The battle of the game engines will start again as Unity Technologies CEO John Riccitiello gives a keynote event (at a venue away from the GDC’s Moscone Center) on Monday night, while Epic Games CEO Tim Sweeney will host a press conference on Wednesday morning.
Amazon will talk about its own grand plans to compete in the games business with properties such as the Lumberyard game engine, the Twitch livestreaming service, and its own game studios. Microsoft will show off a bunch of independent games, and Google will give a full day’s worth of sponsored talks on its view of the platform wars.
One of the most intriguing announcements in the pre-GDC press war came this week as Google announced that it would make it easy for developers to use Google Maps to make massive games that cover the whole globe, much like the custom-made Pokémon Go from Niantic.
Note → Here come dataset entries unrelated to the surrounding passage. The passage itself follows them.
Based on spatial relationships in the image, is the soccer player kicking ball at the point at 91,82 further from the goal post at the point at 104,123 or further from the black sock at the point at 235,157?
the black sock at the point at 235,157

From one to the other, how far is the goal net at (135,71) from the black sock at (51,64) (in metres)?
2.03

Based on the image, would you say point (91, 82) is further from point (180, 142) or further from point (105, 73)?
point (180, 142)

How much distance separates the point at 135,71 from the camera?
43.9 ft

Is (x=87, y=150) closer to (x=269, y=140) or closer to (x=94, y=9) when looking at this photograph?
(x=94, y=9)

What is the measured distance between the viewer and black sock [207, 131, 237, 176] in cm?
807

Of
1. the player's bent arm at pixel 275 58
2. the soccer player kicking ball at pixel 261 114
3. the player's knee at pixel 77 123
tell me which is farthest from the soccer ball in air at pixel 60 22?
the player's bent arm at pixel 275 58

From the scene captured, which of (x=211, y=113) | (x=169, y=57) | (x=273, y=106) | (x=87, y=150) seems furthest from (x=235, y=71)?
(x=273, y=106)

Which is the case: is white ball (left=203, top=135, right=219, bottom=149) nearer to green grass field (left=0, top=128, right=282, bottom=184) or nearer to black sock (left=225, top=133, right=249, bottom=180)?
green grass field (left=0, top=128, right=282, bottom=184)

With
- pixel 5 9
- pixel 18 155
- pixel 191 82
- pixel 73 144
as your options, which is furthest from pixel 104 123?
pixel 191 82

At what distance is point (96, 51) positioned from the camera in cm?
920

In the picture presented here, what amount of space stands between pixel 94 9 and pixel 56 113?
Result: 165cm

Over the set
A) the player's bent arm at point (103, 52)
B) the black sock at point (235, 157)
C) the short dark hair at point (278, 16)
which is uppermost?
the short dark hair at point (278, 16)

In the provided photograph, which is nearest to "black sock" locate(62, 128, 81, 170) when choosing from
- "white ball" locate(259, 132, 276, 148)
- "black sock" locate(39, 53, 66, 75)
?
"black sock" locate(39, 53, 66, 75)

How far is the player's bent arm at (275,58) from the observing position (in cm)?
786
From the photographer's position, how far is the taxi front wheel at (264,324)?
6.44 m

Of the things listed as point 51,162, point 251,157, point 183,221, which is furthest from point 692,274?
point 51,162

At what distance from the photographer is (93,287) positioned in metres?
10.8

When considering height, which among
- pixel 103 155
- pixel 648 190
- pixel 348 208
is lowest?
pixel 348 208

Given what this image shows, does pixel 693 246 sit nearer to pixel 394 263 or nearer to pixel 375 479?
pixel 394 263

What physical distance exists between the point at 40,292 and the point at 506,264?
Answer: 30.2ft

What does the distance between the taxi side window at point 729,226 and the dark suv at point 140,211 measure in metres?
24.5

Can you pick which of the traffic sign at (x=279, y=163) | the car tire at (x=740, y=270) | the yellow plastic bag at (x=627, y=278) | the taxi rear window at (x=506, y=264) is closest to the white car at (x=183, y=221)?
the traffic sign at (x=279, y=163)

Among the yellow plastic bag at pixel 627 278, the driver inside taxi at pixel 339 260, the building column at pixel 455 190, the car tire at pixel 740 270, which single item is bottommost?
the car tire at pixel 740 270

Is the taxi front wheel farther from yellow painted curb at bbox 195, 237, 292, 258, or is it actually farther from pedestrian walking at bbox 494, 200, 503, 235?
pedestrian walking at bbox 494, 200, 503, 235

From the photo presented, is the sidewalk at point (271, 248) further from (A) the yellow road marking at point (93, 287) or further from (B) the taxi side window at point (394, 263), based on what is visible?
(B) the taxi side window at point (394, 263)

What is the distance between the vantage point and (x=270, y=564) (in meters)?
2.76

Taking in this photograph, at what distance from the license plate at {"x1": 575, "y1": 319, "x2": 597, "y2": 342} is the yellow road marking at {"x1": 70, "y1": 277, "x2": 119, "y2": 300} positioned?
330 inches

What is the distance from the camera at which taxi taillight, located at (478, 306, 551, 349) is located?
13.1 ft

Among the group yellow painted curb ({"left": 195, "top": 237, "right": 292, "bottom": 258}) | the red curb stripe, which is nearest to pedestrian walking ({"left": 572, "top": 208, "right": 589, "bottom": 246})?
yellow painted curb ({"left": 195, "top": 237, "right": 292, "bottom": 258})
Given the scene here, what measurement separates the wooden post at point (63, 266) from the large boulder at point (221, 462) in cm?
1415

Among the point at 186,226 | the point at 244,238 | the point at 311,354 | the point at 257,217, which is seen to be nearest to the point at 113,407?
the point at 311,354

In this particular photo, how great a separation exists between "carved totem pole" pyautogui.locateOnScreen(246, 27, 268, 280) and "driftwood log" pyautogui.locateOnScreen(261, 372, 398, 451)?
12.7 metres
With the new Google Maps application programming interface (API), it will be much simpler to create games based on real-world locations and animate them in reimagined ways such as a medieval fantasy or bubble gum candy land or a zombie-infested apocalyptic city.
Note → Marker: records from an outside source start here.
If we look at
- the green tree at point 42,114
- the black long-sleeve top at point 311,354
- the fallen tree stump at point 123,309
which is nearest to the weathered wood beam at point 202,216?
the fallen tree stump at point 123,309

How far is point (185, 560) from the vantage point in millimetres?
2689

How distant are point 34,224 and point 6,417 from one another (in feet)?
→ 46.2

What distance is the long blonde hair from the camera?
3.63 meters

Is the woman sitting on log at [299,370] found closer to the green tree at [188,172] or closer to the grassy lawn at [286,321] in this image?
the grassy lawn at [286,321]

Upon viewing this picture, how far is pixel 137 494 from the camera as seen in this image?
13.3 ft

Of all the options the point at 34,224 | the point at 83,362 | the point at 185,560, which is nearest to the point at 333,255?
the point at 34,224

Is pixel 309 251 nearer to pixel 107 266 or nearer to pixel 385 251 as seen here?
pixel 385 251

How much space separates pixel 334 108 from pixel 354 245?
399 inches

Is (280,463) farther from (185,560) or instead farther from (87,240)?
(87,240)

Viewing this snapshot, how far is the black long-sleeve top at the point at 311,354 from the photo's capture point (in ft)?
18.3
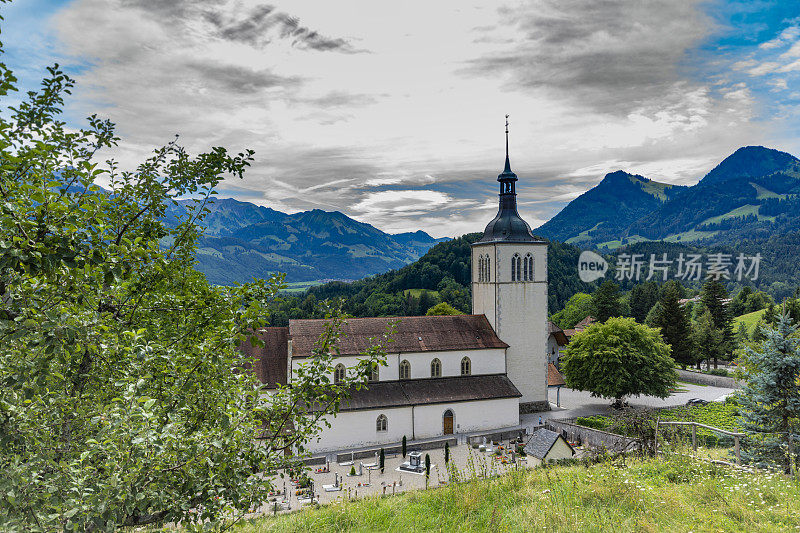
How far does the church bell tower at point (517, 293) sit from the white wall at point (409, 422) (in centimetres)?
399

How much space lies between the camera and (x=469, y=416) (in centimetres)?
3066

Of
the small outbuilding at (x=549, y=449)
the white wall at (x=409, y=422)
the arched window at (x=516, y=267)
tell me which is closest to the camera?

Facebook will talk about how it has finally gone live with ad monetization inside its Instant Games, which are no-download games that are playable on Facebook Messenger, where viral sharing is a big advantage. More than 200 HTML5 (based on the lingua franca of the web) games have been built during the closed beta in the past year and a half, and now all developers can monetize those.
Mike Weingert, product manager for Messenger, said in an interview with GamesBeat that devs have had great results. Basketball FRVR has been played more than 4.2 billion times on Messenger, and it is on track to make seven figures in ad revenue this year.
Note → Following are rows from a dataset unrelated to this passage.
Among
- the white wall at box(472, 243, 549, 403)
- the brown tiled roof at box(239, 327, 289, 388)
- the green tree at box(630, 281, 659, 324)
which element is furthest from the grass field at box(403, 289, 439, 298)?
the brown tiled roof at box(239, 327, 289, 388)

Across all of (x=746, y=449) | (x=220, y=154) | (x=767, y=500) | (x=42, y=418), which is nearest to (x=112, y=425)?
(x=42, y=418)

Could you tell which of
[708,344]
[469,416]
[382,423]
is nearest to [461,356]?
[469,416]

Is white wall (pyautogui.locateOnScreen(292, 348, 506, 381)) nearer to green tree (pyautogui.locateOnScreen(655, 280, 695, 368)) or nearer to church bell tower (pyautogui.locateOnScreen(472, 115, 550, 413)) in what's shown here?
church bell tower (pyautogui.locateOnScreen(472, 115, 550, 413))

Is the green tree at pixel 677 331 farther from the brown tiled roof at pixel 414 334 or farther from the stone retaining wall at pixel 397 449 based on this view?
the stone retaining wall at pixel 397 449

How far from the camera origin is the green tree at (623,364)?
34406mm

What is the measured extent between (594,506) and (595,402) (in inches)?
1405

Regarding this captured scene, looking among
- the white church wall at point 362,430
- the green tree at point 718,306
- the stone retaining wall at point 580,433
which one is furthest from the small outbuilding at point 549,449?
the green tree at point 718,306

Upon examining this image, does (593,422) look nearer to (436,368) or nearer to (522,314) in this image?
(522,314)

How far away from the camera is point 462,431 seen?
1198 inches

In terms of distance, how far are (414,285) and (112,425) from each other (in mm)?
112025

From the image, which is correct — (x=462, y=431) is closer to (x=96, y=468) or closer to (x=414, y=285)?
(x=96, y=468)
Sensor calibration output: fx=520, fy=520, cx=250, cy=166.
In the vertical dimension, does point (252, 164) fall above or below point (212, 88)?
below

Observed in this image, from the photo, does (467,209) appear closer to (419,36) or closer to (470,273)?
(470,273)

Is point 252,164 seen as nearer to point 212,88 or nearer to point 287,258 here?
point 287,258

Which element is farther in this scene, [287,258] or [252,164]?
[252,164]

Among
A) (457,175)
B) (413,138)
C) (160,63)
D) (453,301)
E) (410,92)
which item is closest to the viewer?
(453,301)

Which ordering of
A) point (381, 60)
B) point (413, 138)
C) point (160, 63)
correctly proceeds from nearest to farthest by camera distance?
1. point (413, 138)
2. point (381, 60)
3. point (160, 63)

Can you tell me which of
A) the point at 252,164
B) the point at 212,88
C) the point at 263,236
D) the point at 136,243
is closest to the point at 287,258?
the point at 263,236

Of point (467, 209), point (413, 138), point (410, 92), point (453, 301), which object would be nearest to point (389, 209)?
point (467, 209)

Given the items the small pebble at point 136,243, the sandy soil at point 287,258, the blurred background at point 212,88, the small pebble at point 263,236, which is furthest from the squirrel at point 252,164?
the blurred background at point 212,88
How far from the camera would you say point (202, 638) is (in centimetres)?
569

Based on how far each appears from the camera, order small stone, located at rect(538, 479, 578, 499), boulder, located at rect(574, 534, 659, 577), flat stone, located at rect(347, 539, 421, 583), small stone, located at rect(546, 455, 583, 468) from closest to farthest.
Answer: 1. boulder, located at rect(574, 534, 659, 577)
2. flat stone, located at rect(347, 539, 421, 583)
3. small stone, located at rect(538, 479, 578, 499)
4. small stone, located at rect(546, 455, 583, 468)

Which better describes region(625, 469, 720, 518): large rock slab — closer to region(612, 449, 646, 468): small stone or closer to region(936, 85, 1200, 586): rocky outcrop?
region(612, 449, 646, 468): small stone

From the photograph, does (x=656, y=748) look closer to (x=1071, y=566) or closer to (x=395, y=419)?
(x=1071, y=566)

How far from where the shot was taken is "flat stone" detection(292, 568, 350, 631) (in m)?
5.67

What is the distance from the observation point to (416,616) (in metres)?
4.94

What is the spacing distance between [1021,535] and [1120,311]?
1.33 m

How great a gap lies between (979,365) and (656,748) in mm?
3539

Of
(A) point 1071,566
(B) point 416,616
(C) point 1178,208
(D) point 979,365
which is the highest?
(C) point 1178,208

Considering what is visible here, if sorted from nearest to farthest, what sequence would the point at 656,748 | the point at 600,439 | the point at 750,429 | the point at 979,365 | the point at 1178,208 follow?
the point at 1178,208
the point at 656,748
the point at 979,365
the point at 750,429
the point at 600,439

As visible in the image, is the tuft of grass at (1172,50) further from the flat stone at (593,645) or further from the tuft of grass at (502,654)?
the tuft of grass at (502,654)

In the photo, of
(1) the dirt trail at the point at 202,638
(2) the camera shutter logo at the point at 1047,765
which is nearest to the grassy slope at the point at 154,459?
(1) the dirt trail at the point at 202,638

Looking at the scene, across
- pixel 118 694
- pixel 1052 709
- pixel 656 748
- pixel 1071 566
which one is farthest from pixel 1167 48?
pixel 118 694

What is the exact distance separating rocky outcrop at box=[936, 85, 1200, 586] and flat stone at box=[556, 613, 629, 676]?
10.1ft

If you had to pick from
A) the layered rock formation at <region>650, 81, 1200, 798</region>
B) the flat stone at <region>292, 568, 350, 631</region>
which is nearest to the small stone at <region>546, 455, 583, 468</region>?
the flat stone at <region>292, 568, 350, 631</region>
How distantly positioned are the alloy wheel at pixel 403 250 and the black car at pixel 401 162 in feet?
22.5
After all of that, I hope to get to see some real talks. It’s always interesting to see the trends, as reflected in lectures by game developers. This year, GDC has an Esports Day with a bunch of talks related to digital gaming’s challenge to traditional sports. You can also attend summits on game narratives, indie games, user interfaces, artificial intelligence, community management, and education.
Virtual reality isn’t as hyped as it once was, but interest in it remains high and lots of sessions feature it as well as augmented reality. Robin Hunicke of Funomena (a speaker at our own upcoming GamesBeat Summit) will describe the making of the VR game Luna. And Disney’s Pixar team will describe the making of a VR world related to the film Coco.
The culture of games is also a big topic. This year, the GDC has its own film festival, with films about games such as the documentary Noclip: Horizon: Zero Dawn, about the making of one of Sony’s big hits on the PlayStation 4. The Board Game Design day features a talk by Tom Lehmann on turning Race for the Galaxy into a digital card game.
Veteran game designers will give postmortems on classic games such as Sonic the Hedgehog, The Bard’s Tale, NBA Jam, and Ultima Online. Supercell’s CEO Ilkka Paananen will speak on how the company has decentralized its management. Laralyn McWilliams, a cancer survivor and game designer at Skydance Interactive, will talk about “finding your creative way through difficult times.”
My schedule looks like a nightmare: a mix of interviews, meetings, sneak peek demos, lectures, press conferences, and parties. I’ll be speaking in a session on doing mobile game PR, from a journalist’s point of view. Just me and 25,000 other people. And I’ll be hosting a small breakfast with Akamai on emerging markets. I’m sure I’ll see a lot of people I’ve known for years for two seconds. If I can’t catch up with you at GDC, hopefully you’ll understand why. The game business is vibrant, but I just can’t be in every part of it at once.